-- Data for processing follows --
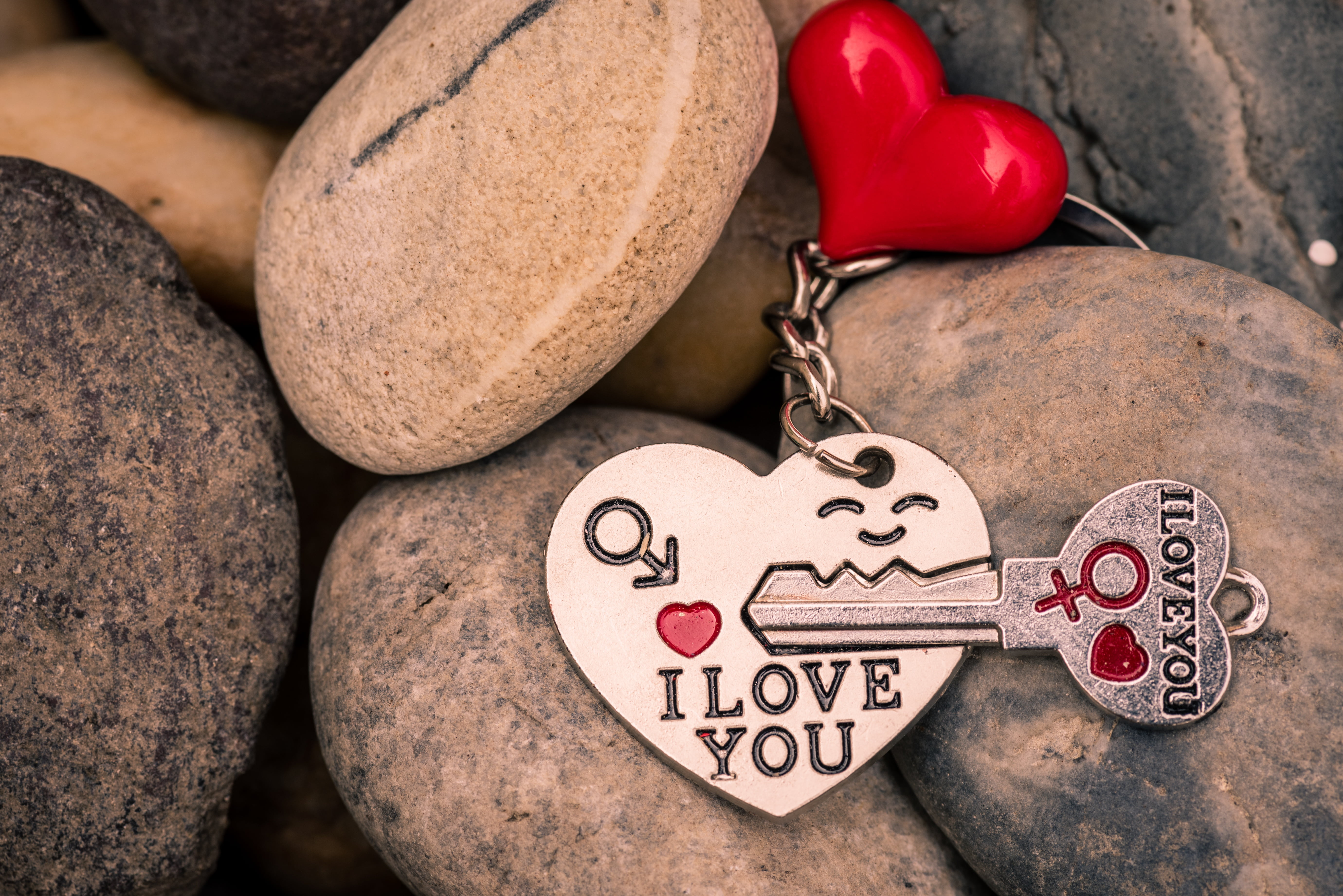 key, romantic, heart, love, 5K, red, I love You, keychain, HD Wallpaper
-- Data for processing concluded --
-- Data for processing follows --
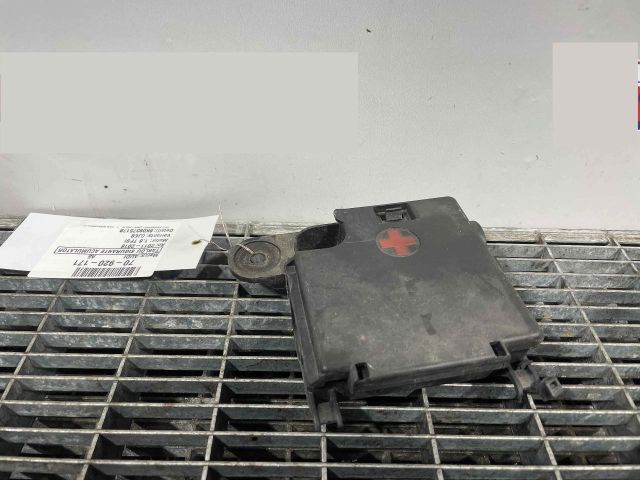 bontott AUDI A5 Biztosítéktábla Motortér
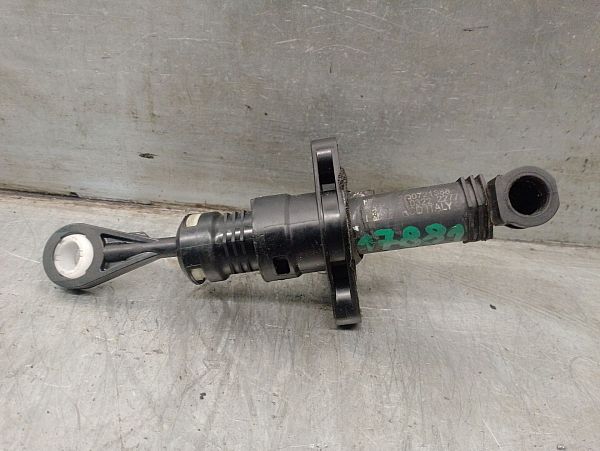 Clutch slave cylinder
-- Data for processing concluded --
Work instruction:
Your answer is the exact run of lines above from the one with "bontott AUDI A5 Biztosítéktábla Motortér" through the one with "Clutch slave cylinder", both ends included, minus any picture.

Result:
 bontott AUDI A5 Biztosítéktábla Motortér
 Clutch slave cylinder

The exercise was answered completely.